IL FREDDO VERO

È puntualissimo. Nel fosco marzo del 1981, quattro anni dopo i fasti settantasettini, a quattro anni luce da quel "bel marzo" che il poco più che ventenne Andrea Pazienza aveva abilmente raccontato sulle pagine di Pentothal, esce il quinto numero della rivista Frigidaire, singolare invenzione di cartodomestico capace di congelare aspetti deviati della realtà (anticipazioni significative di derive a venire) e di offrirli al lettore senza mediazione, come pura e semplice constatazione dell'esistente. Fa la sua apparizione dopo poche pagine, con un ingresso da consumato attore.
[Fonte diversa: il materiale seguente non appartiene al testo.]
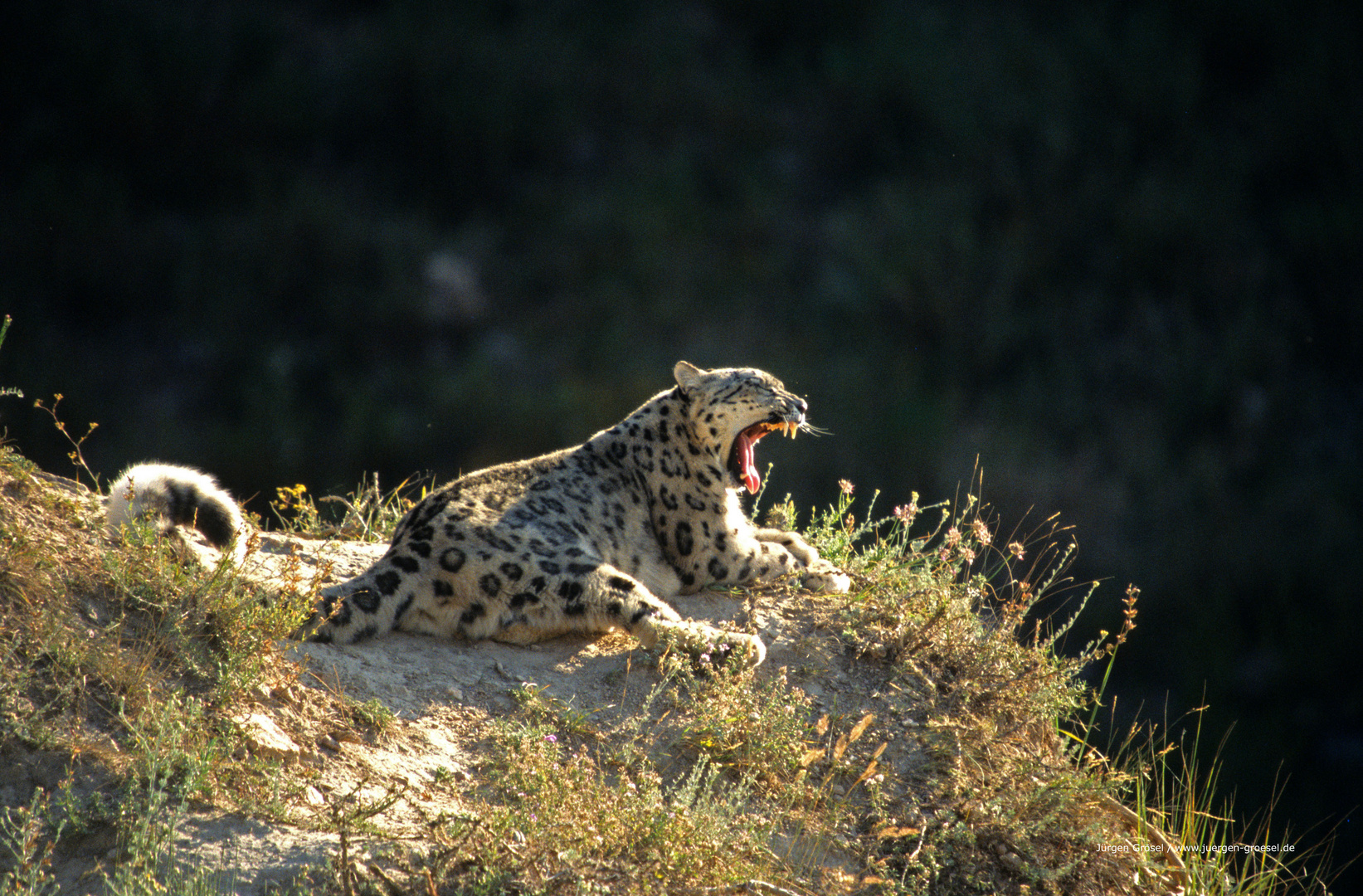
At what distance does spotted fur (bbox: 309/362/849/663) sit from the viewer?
4.86 meters

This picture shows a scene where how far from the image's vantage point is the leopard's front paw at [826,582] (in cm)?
561

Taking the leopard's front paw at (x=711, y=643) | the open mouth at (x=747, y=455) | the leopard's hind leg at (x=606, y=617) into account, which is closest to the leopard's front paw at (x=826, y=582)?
the open mouth at (x=747, y=455)

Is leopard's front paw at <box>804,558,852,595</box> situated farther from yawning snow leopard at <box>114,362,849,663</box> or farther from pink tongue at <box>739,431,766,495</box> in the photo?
pink tongue at <box>739,431,766,495</box>

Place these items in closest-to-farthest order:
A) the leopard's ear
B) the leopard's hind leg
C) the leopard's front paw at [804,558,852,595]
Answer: the leopard's hind leg, the leopard's front paw at [804,558,852,595], the leopard's ear

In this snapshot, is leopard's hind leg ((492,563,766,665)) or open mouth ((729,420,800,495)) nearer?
leopard's hind leg ((492,563,766,665))

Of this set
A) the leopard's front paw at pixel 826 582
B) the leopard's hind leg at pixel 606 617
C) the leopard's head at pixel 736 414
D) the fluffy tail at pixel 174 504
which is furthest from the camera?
the leopard's head at pixel 736 414

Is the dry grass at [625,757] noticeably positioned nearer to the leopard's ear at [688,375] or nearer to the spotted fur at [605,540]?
the spotted fur at [605,540]

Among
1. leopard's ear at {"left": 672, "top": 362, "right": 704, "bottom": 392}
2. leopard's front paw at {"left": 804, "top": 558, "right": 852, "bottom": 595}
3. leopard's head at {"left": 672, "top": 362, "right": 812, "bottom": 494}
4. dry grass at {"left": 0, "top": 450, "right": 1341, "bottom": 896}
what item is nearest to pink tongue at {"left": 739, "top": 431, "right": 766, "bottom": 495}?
leopard's head at {"left": 672, "top": 362, "right": 812, "bottom": 494}

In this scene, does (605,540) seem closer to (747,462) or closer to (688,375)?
(747,462)

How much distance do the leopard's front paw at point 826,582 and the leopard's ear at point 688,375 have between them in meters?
1.09

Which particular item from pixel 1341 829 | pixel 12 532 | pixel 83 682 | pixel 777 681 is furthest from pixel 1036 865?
pixel 1341 829

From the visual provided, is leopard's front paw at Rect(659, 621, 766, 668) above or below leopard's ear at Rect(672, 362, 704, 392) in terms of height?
below

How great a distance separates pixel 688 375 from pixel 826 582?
1257mm

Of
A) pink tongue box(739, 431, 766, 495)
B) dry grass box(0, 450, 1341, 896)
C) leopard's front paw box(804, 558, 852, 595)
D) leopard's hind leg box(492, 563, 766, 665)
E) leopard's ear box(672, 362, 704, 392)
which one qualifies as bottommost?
dry grass box(0, 450, 1341, 896)
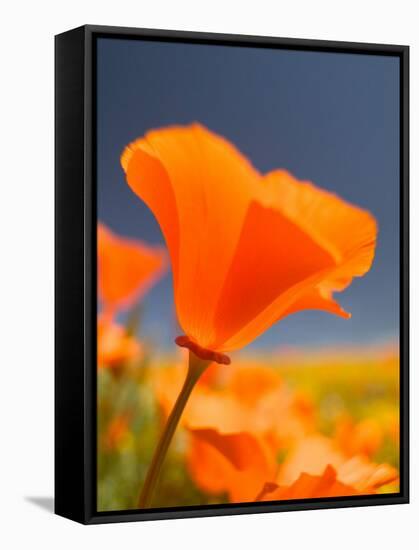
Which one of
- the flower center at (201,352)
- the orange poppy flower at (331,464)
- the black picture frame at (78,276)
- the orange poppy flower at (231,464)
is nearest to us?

Il primo piano di un alano in impermeabile chiaro, che emerge dal bianco e introduce il titolo, in grande: Giallo scolastico è scritto, su una striscia di foglio usato e quadrettato. Nel marmo bianco della pagina, invece, due perché anticipano il tema musicale della fabula, rendono conto di quel che sta per accadere. Comincia quindi, con un atto di cattiveria pura, consumato nottetempo, luna piena, del quale si vede solo il misero esito feroce: un gatto, scuoiato e crocifisso sul muro di una casa, mentre la voce del padrone si affanna inutilmente a richiamarlo dentro. Galileo, il nome della bestiaccia. Stacco. L'indomani mattina, esterno. Eccolo qua, il colpevole, circondato dalla platea adorante, che mostra i segni dell'impresa monologando in prima persona plurale. Ad interromperlo, silenzio, l'apparizione di una figura che spicca fosca all'orizzonte, l'inquadratura molto bassa, da terra, in modo che la mantelletta si stagli diabolica sul cielo bianco, rinchiuso fra la ruota di una vespa e il guanto di mickey mouse. Ella sfila algida e impettita di fronte ai ragazzi, c'è chi fa la riverenza, chi non. Un disegnaccio sul muro, lo scorcio di un'insegna e le parole di un servo ossequioso completano e definiscono una volta per tutte il quadro della situazione, e siete dentro. Sette vignette. Stacco.